0

Here are a few examples (unicode) string:

a = u'\u03c3\u03c4\u03b7\u03bd \u03a0\u03bb\u03b1\u03c4\u03b5\u03af\u03b1 \u03c4\u03bf\u03c5'
b = u'\u010deprav so mu doma\u010di in strici duhovniki odtegovali denarno pomo\u010d . Kljub temu mu je uspelo'
c = u'sovi\xe9ticas excepto Georgia , inclusive las 3 rep\xfablicas que hab\xedan'

My end goal is to split on the backslashes (and spaces), so that it looks like this:

split_a = [u03c3, u03c4, u03b7, u03bd, ,u03a0, u03bb, u03b1, u03c4, u03b5, u03af, u03b1, ,u03c4, u03bf, u03c5]
split_b = ['', 'u010deprav', 'so', 'mu', 'doma', 'u010di', 'in', 'strici',  'duhovniki' odtegovali denarno pomo', 'u010d', '.', 'Kljub', 'temu', 'mu', 'je', 'uspelo']
split_c = ['sovi', 'xe9ticas', 'excepto', 'Georgia', ',', 'inclusive', 'las', '3',  'rep', 'xfablicas', 'que', 'hab', 'xedan']

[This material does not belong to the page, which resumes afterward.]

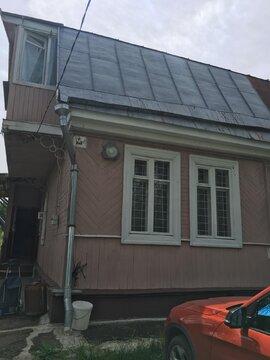 Продажа дома 140 кв.м. с участком 12 соток - Фото 1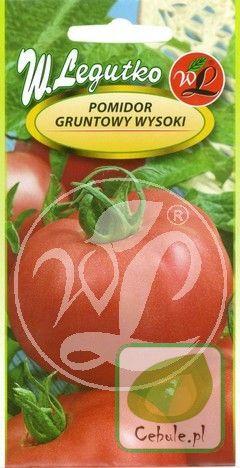 Pomidory Malinowe Nasiona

(The empty places where there is both a space and a backslash are totally fine).

When I try to split using this:

a.split("\\"), it doesn't change the string at all.

I saw this example here, which makes me think that I need to make my strings literal strings (using r). However, I don't know how to convert my large list of strings into all literal strings.

When I searched on that, I got here. However, my compiler throws an error when I run a.encode('latin-1').decode('utf-8'). The error it throws is 'latin-1' codec can't encode characters in position 0-3: ordinal not in range(256)

So, my question is: How can I take a list of unicode strings, programmatically iterate through them and make them string literals, and then split on a backslash?

Community
  • 1
  • 1

2 Answers2

3

You have a Unicode string, which already has one Unicode codepoint per string element. The '\\' is just the representation of the string that is printed to the console, it's not the actual contents.

To make a list of numbers out of it is actually quite easy:

split_a = [ord(c) for c in a]

If you need to make a bunch of strings consisting of the letter u followed by the hex value, that's only slightly more complicated:

split_a = ', '.join('u' + ('%04x' % ord(c)) for c in a)
Mark Ransom
  • 299,747
  • 42
  • 398
  • 622
  • The second one solved my problem for my example above. I've edited my question to include some more sample unicode strings, let me know if you have a solution for those other types of strings. – python_in_trouble May 10 '16 at 16:10
  • Was just about to push submit on a similar solution, so I'll just add a follow up comment - you'd have to do a bit more work to only display the values for characters that are unknown encodings. Specifically, in the OP's example, rendering the space character as " ", vs. "u0020". – Christian May 10 '16 at 16:10
  • @python_in_trouble wow, that's a completely different problem now, much more complex. – Mark Ransom May 10 '16 at 16:32
1

You can use the unicode_escape code to translate a unicode string to its escaped representation.

split_a = a.encode('unicode_escape').split('\\')

outputs:

['',
 'u03c3',
 'u03c4',
 'u03b7',
 'u03bd ',
 'u03a0',
 'u03bb',
 'u03b1',
 'u03c4',
 'u03b5',
 'u03af',
 'u03b1 ',
 'u03c4',
 'u03bf',
 'u03c5']
Daniel Roseman
  • 588,541
  • 66
  • 880
  • 895